• [SOURCE PASSAGE]
• • • • •
Wednesday, July 16th, 2008

Let’s talk about integration for a moment. Running coaches - and texts on how to run better, including posts in this blog - often speak from the point of view of isolation. Drills and exercises that focus on a specific aspect of running, such as hamstring strength, or stride length, or speed over 200m.

These things have their place, make no mistake, but sometimes the wood is lost among the trees: just as a human is far more than an assemblage of body parts, running is so much more than a number of isolated, sequenced movements. Running integrates the whole body. One of my great joys at the moment is watching my nearly three-year-old daughter (who is shaping up to be pretty nippy, by the looks of things) running: balanced and flowing, yes, and also carefree, uncluttered, absorbed. She almost always runs with a ‘running grin’ - the act itself is fun, pleasurable. Totally integrated, body and soul.
• • • • •
• [SUPPLIED DATA]
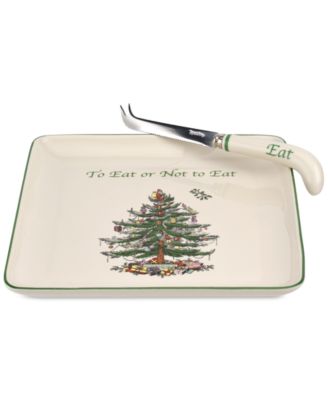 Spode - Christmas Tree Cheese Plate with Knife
• • • • •
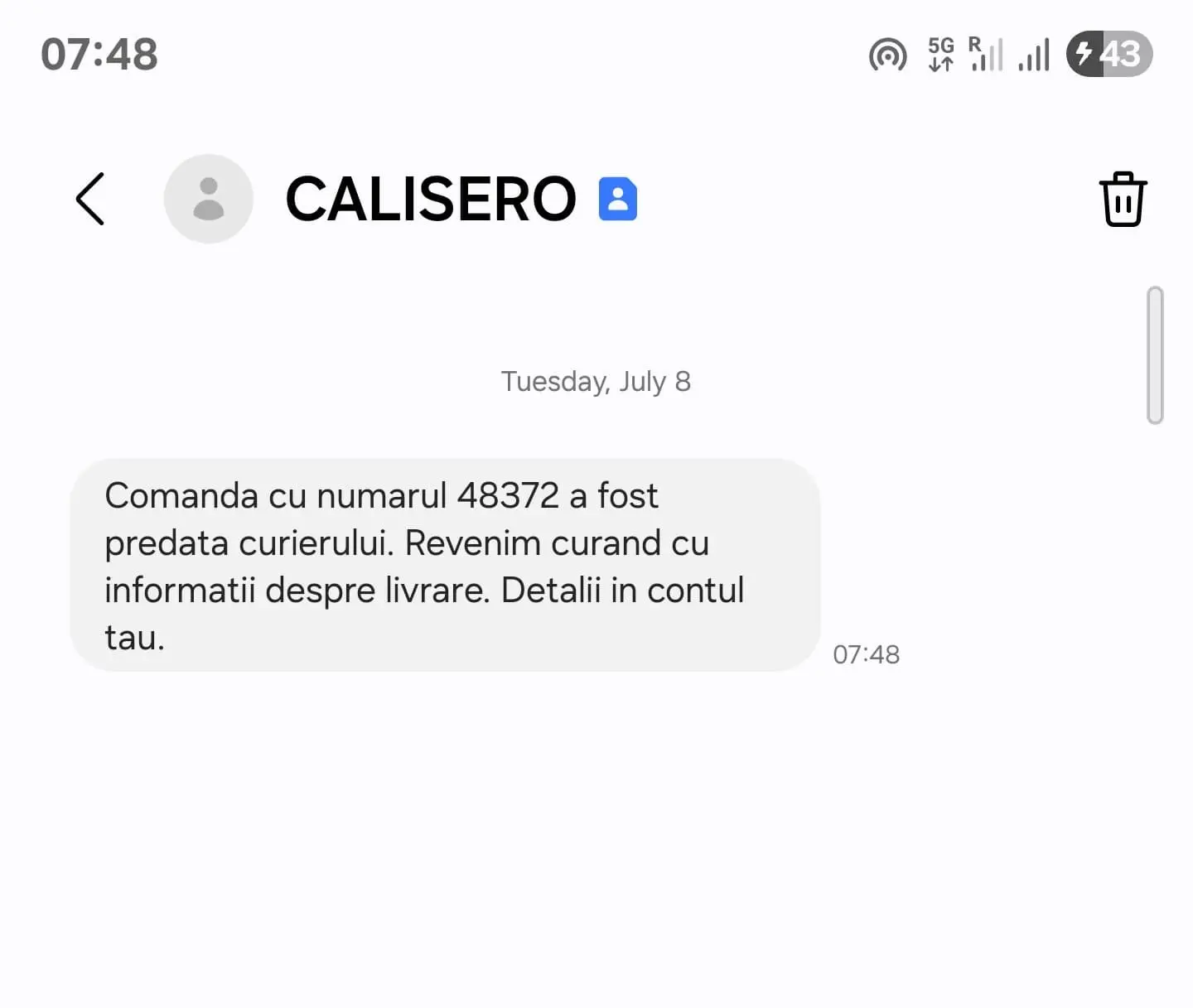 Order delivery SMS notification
• • • • •
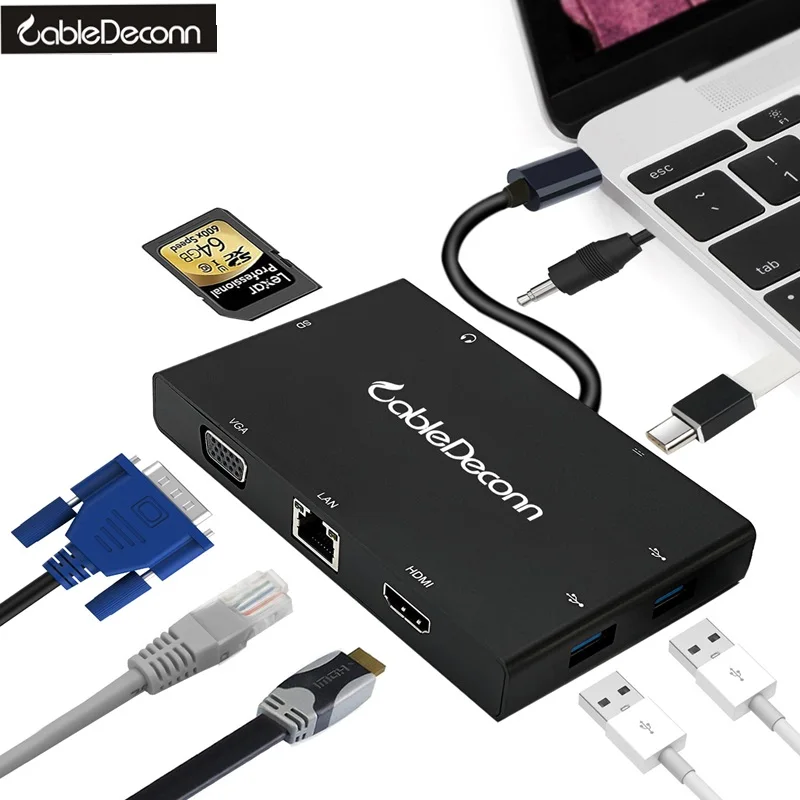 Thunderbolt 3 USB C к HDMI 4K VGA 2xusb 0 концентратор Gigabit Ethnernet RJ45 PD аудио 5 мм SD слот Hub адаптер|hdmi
• • • • •
• [PROBLEM 1]
For each statement below, decide whether it agrees with the blog post on running. Answer yes or no, and quote the words of the post that settle it.
(a) The post holds that drills and exercises focused on a single aspect of running have no place.
(b) The writer's daughter is nearly three years old.
(c) The post presents running as nothing more than a number of isolated, sequenced movements.
• [PROBLEM 2]
Reproduce the blog post on running from "Let’s talk about" up to and including "speed over 200m.".
• [PROBLEM 3]
Write the next part of the blog post on running, picking up after its final sentence.
The records are separate from the blog post on running.

• [WRITTEN REPLY 1]
(a) No: "These things have their place, make no mistake"
(b) Yes: "my nearly three-year-old daughter"
(c) No: "running is so much more than a number of isolated, sequenced movements"

• [WRITTEN REPLY 2]
Let’s talk about integration for a moment. Running coaches - and texts on how to run better, including posts in this blog - often speak from the point of view of isolation. Drills and exercises that focus on a specific aspect of running, such as hamstring strength, or stride length, or speed over 200m.

• [WRITTEN REPLY 3]
Which brings us in a roundabout way, pun intended, to the title of the post, and rotation. What’s the link? Well, most typical human movement involves rotation. We can’t move from one foot to the other without rotating the trunk with each step. Human movement operates through three planes, called, frontal, sagittal and transverse. Sagittal (forwards and backwards) is the obvious one, and frontal (side-to-side) is also fairly clear; transverse (spiral and rotational) is fundamental to movement, but rarely trained in a world of weights machines and exercise machines that focus almost entirely on the sagittal plane.

Your control over the muscles that work you through the transverse plane dictates the flow between upper and lower body. These muscles are mainly the obliques, working diagonally between pelvis and ribcage. Elegance of movement, smoothness, flowing strides, balance - all these attributes of good running stem from this synergy between upper and lower body.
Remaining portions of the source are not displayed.